Aim of the exercise = Below is a listing; restate from it, character for character, the lines beginning at the line holding "category: buffalo" and ending at the line holding "site SER_S13_N05, 3-frame burst.", both included.

Data for analysis =
****************************************

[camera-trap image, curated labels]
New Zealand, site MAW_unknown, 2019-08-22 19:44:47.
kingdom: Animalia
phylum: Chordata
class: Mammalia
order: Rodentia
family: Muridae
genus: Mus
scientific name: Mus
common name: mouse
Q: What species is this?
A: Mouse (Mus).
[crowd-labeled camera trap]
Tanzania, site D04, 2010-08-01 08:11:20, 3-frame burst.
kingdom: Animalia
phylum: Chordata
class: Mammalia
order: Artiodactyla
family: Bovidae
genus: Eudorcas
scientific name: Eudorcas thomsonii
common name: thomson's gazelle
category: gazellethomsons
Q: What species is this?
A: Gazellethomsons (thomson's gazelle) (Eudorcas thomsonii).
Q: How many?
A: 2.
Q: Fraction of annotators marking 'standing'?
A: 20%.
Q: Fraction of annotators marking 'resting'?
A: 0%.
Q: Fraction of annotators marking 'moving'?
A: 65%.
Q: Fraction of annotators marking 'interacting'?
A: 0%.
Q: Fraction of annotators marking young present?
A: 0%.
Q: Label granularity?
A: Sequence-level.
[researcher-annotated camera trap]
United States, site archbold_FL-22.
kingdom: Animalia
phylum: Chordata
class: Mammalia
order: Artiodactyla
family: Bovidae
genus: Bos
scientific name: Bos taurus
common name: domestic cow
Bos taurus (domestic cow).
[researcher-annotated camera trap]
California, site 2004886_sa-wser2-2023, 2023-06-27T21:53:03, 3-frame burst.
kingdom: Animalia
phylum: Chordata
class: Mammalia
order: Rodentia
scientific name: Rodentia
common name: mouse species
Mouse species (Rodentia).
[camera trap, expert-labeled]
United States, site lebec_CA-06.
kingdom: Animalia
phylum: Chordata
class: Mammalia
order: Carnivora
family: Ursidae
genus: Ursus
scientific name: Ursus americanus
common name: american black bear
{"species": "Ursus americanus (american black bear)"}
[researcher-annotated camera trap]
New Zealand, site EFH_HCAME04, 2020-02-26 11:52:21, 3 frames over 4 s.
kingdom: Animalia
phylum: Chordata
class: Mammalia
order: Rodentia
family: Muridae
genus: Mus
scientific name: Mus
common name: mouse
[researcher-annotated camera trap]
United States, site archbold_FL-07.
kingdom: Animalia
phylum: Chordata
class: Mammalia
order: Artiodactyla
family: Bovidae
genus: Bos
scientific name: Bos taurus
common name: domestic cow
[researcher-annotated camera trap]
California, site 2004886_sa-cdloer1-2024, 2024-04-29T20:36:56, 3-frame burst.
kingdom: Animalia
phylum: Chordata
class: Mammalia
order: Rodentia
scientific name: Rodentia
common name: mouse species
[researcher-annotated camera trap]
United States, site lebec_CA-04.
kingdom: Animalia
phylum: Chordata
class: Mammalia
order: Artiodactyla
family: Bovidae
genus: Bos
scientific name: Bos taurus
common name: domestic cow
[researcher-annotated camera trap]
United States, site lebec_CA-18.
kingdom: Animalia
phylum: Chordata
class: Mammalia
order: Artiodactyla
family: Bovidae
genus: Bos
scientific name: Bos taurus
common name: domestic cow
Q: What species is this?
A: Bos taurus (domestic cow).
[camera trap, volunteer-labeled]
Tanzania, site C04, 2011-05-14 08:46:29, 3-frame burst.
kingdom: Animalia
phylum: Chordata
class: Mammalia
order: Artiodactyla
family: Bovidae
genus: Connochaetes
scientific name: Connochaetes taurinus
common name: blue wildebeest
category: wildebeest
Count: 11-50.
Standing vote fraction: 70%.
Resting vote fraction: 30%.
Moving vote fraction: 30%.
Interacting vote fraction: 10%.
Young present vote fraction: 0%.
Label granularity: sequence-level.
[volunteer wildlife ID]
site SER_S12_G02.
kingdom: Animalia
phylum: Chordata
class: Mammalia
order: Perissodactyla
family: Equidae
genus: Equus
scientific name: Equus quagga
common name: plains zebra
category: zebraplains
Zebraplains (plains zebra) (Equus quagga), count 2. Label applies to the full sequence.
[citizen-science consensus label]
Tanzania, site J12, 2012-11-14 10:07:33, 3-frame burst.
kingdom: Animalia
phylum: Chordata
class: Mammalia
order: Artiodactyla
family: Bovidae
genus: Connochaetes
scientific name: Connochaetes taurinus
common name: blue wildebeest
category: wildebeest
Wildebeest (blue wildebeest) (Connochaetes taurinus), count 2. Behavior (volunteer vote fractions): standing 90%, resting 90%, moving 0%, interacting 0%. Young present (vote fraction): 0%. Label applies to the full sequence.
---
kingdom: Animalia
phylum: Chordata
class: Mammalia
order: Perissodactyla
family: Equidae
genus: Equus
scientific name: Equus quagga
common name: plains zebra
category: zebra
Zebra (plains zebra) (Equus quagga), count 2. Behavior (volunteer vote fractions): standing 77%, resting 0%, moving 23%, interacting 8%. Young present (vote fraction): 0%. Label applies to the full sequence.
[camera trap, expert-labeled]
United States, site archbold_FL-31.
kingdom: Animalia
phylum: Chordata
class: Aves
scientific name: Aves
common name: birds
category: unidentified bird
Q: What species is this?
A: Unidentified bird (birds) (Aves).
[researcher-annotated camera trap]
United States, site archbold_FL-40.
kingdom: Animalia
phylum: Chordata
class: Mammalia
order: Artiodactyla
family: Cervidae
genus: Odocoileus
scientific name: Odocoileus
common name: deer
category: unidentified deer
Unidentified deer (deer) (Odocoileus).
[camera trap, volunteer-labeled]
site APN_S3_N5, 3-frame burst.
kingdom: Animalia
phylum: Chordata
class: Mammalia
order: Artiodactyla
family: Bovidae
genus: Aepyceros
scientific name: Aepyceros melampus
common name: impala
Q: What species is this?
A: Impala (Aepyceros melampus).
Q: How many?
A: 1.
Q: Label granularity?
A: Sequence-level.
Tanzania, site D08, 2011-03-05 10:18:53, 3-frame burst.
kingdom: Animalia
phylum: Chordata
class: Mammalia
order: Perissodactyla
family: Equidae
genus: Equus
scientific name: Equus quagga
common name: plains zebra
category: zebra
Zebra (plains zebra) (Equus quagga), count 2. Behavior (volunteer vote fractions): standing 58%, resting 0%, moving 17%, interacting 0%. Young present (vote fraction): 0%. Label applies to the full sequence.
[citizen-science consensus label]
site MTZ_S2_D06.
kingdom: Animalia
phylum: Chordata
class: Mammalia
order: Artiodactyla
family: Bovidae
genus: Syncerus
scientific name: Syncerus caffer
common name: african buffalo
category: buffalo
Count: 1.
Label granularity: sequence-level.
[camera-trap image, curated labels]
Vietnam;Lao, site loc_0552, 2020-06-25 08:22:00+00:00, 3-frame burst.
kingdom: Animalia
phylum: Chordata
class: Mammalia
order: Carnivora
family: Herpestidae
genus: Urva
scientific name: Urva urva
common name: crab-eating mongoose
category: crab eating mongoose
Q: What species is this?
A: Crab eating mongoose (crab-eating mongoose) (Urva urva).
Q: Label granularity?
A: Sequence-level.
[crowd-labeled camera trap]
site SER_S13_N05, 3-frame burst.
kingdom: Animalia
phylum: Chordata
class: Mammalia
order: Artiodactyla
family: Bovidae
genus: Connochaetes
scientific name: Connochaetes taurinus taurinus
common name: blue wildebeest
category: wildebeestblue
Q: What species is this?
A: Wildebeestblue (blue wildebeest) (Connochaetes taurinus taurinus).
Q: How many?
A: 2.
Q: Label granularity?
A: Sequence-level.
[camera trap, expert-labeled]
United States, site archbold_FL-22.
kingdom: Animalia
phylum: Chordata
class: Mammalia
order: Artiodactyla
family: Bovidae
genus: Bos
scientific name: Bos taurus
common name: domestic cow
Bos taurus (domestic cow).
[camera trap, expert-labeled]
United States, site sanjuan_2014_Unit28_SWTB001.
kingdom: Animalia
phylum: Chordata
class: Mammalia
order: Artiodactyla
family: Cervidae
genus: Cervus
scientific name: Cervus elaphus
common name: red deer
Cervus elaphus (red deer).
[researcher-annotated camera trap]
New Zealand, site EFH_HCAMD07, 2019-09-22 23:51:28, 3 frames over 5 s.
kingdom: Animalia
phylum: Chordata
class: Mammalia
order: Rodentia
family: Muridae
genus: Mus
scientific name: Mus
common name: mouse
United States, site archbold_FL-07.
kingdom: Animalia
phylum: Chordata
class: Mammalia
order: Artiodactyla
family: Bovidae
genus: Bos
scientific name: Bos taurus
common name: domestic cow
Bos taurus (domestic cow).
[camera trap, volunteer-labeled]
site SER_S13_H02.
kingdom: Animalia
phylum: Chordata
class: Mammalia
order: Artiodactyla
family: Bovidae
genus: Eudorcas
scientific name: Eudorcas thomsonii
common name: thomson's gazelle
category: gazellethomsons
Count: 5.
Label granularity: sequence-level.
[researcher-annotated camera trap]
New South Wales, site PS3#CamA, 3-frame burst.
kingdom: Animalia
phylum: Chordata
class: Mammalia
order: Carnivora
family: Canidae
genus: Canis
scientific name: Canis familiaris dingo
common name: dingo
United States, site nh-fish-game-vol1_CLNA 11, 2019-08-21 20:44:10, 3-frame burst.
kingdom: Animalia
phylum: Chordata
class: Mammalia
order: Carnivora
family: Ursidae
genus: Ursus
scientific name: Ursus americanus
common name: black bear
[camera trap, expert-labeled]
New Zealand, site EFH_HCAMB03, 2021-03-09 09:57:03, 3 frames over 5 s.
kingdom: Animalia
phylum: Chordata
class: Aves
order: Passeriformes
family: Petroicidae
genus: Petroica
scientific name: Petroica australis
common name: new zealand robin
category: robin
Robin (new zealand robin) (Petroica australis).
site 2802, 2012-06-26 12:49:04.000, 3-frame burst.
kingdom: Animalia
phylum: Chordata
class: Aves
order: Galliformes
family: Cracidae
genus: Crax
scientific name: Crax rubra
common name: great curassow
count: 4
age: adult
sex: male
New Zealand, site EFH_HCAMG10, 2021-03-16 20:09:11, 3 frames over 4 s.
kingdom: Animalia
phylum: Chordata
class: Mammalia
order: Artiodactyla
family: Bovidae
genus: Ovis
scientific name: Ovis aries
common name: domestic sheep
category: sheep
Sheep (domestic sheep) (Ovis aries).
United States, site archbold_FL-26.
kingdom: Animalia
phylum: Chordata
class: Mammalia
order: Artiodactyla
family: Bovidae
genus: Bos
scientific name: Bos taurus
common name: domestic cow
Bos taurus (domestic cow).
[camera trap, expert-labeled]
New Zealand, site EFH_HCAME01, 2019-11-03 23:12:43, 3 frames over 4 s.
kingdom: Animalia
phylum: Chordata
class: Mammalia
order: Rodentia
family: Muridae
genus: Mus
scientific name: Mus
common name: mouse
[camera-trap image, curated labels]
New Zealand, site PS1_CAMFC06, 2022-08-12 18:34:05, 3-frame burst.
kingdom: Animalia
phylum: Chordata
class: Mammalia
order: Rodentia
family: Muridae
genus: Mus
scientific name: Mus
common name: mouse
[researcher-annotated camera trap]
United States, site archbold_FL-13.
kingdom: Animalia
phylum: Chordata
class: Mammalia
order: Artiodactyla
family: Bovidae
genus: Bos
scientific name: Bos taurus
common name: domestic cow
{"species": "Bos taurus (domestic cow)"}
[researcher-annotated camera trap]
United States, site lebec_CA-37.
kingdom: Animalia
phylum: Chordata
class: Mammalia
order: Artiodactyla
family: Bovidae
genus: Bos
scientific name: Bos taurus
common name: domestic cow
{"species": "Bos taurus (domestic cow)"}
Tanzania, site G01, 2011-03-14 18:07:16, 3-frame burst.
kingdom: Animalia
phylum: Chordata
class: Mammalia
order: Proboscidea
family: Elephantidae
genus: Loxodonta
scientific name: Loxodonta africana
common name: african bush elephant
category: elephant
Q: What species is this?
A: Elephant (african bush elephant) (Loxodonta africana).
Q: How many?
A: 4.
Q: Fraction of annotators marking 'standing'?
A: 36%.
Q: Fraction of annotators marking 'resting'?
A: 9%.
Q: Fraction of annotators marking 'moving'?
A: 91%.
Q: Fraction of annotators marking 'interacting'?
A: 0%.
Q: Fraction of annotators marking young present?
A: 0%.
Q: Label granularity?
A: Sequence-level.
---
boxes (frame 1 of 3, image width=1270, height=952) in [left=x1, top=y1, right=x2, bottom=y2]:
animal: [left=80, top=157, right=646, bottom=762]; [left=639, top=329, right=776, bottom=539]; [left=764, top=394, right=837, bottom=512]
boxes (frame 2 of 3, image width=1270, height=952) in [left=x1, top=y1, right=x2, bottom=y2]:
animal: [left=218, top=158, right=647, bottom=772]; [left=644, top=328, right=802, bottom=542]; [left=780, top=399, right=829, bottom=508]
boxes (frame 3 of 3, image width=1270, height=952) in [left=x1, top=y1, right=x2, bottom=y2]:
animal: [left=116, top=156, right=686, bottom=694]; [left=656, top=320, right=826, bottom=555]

****************************************

Exercise response =
category: buffalo
Count: 1.
Label granularity: sequence-level.
[camera-trap image, curated labels]
Vietnam;Lao, site loc_0552, 2020-06-25 08:22:00+00:00, 3-frame burst.
kingdom: Animalia
phylum: Chordata
class: Mammalia
order: Carnivora
family: Herpestidae
genus: Urva
scientific name: Urva urva
common name: crab-eating mongoose
category: crab eating mongoose
Q: What species is this?
A: Crab eating mongoose (crab-eating mongoose) (Urva urva).
Q: Label granularity?
A: Sequence-level.
[crowd-labeled camera trap]
site SER_S13_N05, 3-frame burst.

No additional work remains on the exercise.